The chief inspector nodded. “And you keep the key to it?”

“I do, sir. I believe Mr. Dennison has one as well, along of all the household keys. And Mr. Parker.”

“Anyone else?”

“Not as I know, sir. No one.”

“And you’re certain it was locked?” Mason asked.

“Oh yes, sir, Mr. Parker. I’m not a man to be reckless with firearms. You ask anyone, sir.”

“I know he fairly tanned my hide when I got hold of one when I was a boy,” Drew said, smiling.

“And well I should, sir, beggin’ your pardon,” the gardener replied, “and your father, God rest him, said as much at the time.”

“Back to the matter at hand,” Birdsong said. “Did you know the murdered man, Peterson?”

“Know him, sir?” Peterson shook his shaggy head. “Knew of him, I s’pose. His father and Mr. Drew’s father being partners and all, young Mr. Lincoln were about the place from time to time over the past many years. But he weren’t much the sort to pass time o’ day with them that was beneath him as it were.”

“Do you remember seeing him about when you were doing the fireworks? Or before that?”

“No, sir. I can’t say as I seen him at all during the weekend.”

Birdsong made a few notes. “And what about Mrs. Parker? When did you last see her?”

“The last time was when I asked about when she wanted the fireworks, sir. Directly after tea as I remember.”

“All right then,” Birdsong said, looking rather more peeved than when he had begun the interview. “Can you think of anything more that might be of use to us in this matter? Anything at all?”

“No, sir. That day were just the same as any other to me. Apart from the unfortunate happenings, begging your pardon, Mr. Parker. Mr. Drew.”

“What about your men?” the inspector pressed. “Jackson and Haywood, are those their names?”

Peterson nodded. “That’s them, and if they seen anything, they said nothing of it to me.”

“Very well,” Birdsong said. “If you remember anything more, you get word to me. Understand?”

“I’ll do that, sir. Sure certain, I will.”

“Anything else, Mr.
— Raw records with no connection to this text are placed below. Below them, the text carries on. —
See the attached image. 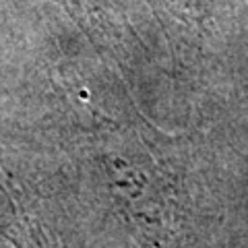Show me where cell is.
I'll return each instance as SVG.
<instances>
[{
  "label": "cell",
  "mask_w": 248,
  "mask_h": 248,
  "mask_svg": "<svg viewBox=\"0 0 248 248\" xmlns=\"http://www.w3.org/2000/svg\"><path fill=\"white\" fill-rule=\"evenodd\" d=\"M106 161L145 248H201L188 190L172 172H164L151 155L130 166L116 151L106 153Z\"/></svg>",
  "instance_id": "cell-1"
}]
</instances>
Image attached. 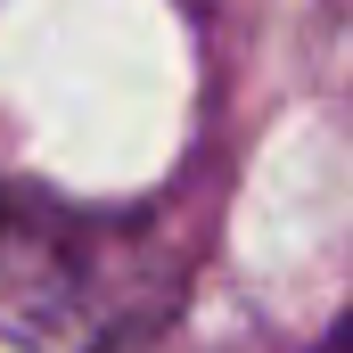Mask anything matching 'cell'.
<instances>
[{"label":"cell","mask_w":353,"mask_h":353,"mask_svg":"<svg viewBox=\"0 0 353 353\" xmlns=\"http://www.w3.org/2000/svg\"><path fill=\"white\" fill-rule=\"evenodd\" d=\"M312 353H353V304L329 321V329H321V345H312Z\"/></svg>","instance_id":"1"}]
</instances>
Farthering?” the chief inspector asked once Peterson was dismissed. “Anything you think might help us solve the murder?”

Drew sighed. “I just don’t know, Chief Inspector. I can hardly believe it’s happened. I wouldn’t have believed it, but there it is.”

“All right then.” Birdsong stood, and Drew and Mason followed suit.

“I’m sorry we couldn’t be of more help,” Mason said, shaking the other man’s hand.

“You never know, Mr. Parker. Sometimes, when they’ve had a bit to think, people start remembering things.” The chief inspector gave Drew and Mason each one of his cards. “Now, if either of you should think of something, you ring me up. Even if you’re not sure that it means anything, you ring me up. And,
Detective Farthering”—he shook his index finger at Drew—“you and that young Dennison scamp mind you don’t interfere with police business. Do all the clever thinking you want, and when you get an idea, I’ll be happy to hear it. But you let the police do the investigating. Do I make myself clear?”